The Clinton administration is moving too slowly to repair a computer problem that threatens to disrupt the government and affect millions of people unless fixed by the year 2000, several Republican lawmakers said Monday.
The administration denied it is dragging its feet.
But Rep. Stephen Horn, R-Calif., chairman of the House subcommittee on government management, information and technology, said Clinton officials have failed to proceed with the appropriate “sense of urgency.”
“Jan. 1, 2000, is the one government deadline that cannot be allowed to slip,” said Horn, who has held hearings on the issue and was accompanied at the news conference by two other Republican House members. “The administration cannot issue an executive order postponing the millennium.”
At issue are computer systems that use two digits to indicate the year, such as “97” for 1997. Unless the computers are reprogrammed or replaced, the year 2000 - or “00” - will be treated as 1900, disrupting everything from benefit checks to food safety inspections, the lawmakers contend.
The White House Office of Management and Budget has identified 8,562 separate “mission critical” systems - those that must function for a department or agency to do its business. Three-fourths of the systems are being repaired or replaced, while 19 percent have no year 2000 problems.
“We’ve known it’s been coming,” said Rep. Constance Morella, R-Md., who chairs the House technology subcommittee. “It’s time to do more.”
Horn, who rated the progress of 24 federal departments and agencies on their handling of the issue, said half of the offices had missed a June deadline for finding all of their year 2000 computer problems.
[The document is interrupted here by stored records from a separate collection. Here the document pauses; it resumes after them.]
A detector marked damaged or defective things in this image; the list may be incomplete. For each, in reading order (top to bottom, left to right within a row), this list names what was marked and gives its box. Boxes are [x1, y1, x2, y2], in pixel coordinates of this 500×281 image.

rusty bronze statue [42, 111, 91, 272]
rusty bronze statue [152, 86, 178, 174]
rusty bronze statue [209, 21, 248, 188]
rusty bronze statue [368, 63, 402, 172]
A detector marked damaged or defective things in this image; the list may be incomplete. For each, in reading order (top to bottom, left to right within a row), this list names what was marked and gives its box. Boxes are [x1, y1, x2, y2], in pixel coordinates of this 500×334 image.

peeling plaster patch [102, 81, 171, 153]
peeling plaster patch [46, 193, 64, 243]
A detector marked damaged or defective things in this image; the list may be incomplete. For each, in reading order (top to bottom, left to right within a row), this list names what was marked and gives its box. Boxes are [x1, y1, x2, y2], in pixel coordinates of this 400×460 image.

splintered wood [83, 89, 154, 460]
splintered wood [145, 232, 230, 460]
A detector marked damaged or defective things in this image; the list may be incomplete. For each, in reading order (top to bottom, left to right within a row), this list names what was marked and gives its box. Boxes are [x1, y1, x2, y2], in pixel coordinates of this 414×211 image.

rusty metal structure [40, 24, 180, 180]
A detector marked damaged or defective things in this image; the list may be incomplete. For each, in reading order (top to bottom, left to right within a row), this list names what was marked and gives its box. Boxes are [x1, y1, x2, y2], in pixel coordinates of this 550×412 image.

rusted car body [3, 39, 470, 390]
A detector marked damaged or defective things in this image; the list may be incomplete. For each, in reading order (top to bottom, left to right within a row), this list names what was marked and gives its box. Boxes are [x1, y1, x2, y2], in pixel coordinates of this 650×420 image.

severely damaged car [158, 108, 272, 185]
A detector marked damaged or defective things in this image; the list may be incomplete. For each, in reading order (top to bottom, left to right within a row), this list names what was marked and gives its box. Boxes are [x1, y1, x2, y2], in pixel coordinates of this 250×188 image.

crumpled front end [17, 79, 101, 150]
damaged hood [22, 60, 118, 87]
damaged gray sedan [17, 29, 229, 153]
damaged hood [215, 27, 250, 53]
Sally Katzen, administrator for information and regulatory affairs at OMB, said in an interview the administration is committed to “making sure that programs, services and benefits are available and continue uninterrupted for the American people before, during and after the millennium.”
As officials begin to plan for the 1999 fiscal year, Katzen said, OMB has decided against funding requests from four agencies for computer technology spending that is unrelated to fixing the 2000 problem, unless they can prove such spending is imperative.